Nan Goldin e la sua Trixie |
Aveva solo undici
anni quando la sua adorata sorella Barbara si uccise sdraiandosi sui binari di
una ferrovia nei pressi di Washington. Era il 12 aprile 1965, sconvolta scappò
di casa diverse volte, e alla fine i genitori la diedero in affidamento. Fu una
tragedia che la segnò profondamente e che contribuì a fare di Nan Goldin la grande fotografa che tutto il mondo
conosce e apprezza come una delle maggiori esponenti di quell'arte che punta
all'identificazione completa con la propria vita.
«Ho iniziato a scattare
foto per via del suicidio di mia sorella», dice la Goldin. «L'avevo persa. Era
diventata un'ossessione, non volevo perdere mai più il ricordo di qualcuno». E
così fu. Dopo aver studiato fotografia a Boston, si trasferì a New York
documentando le serate, gli abusi, gli amori, le perdite, i dolori di cui i
suoi amici e lei stessa erano protagonisti: un immenso album di famiglia, un
diario visivo popolato da conoscenti e amanti, tossici, drag queen, donne
pestate.

**Compiti da svolgere:**
(1) Rispondi a queste domande sul brano su Nan Goldin:
(a) Quanti anni aveva Nan Goldin quando morì sua sorella Barbara?
(b) In che giorno avvenne la morte di Barbara?
(c) In quale città studiò fotografia Nan Goldin?
(2) Scrivi il seguito del brano su Nan Goldin, a partire dalla sua ultima frase.
L'elenco che segue non ha alcun ruolo in questo lavoro.

**I dati:**
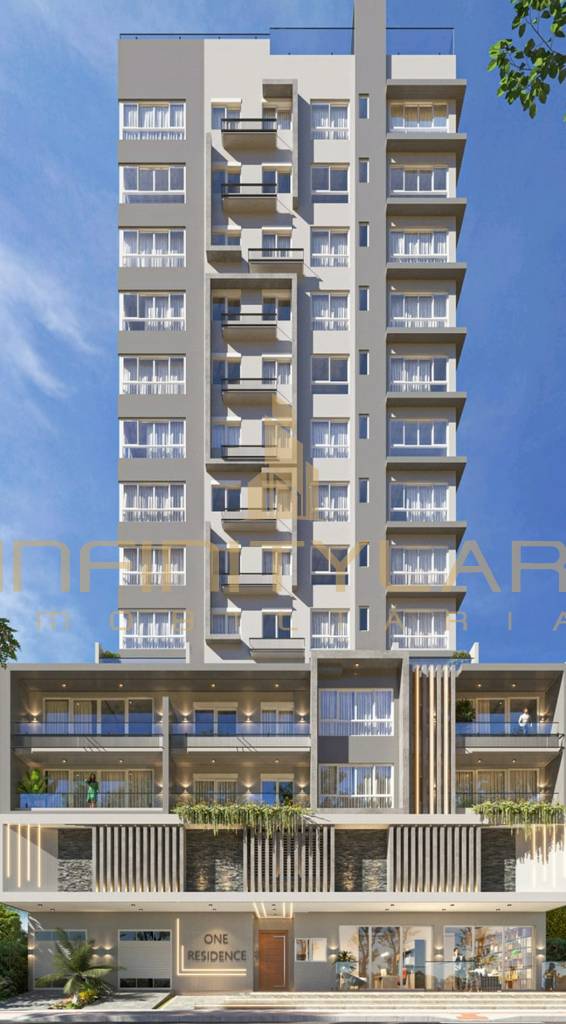 Apartamento 2 dormitórios para venda, Navegantes em Capão da Canoa | Ref.: 10497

**Risposte per compito:**
(1)
(a) Undici anni.
(b) Il 12 aprile 1965.
(c) A Boston.

(2)
"The ballad of sexual dependency" - il work in progress avviato agli inizi degli
anni Ottanta, riconosciuto tra i capolavori della storia della fotografia che
sarà esposto per la prima volta in Italia alla Triennale di Milano a partire
dal prossimo 19 settembre - nasce così. «È il diario che faccio leggere alle
persone», ha scritto Nan Goldin nella prefazione del progetto spiegando che «il
diario è una forma di controllo sulla mia vita. Mi permette di ricordare
ossessivamente ogni dettaglio». Lo sguardo di Nan Goldin abbraccia ogni momento
della propria quotidianità e del proprio vissuto. Quando sono davanti ai
soggetti non esiste la macchina fotografica, esiste una relazione , accetto le
cose così come sono non proietto niente di me stessa sui soggetti , non ho
pregiudizi , non ho aspettative», spiega in una intervista. «Ciò che mi spinge
a fotografarli sono i sentimenti che nutro nei loro confronti , amore,
rispetto, affetto, non devo farli sembrare qualcosa che loro non sono, ne
imprimere su di loro il mio segno».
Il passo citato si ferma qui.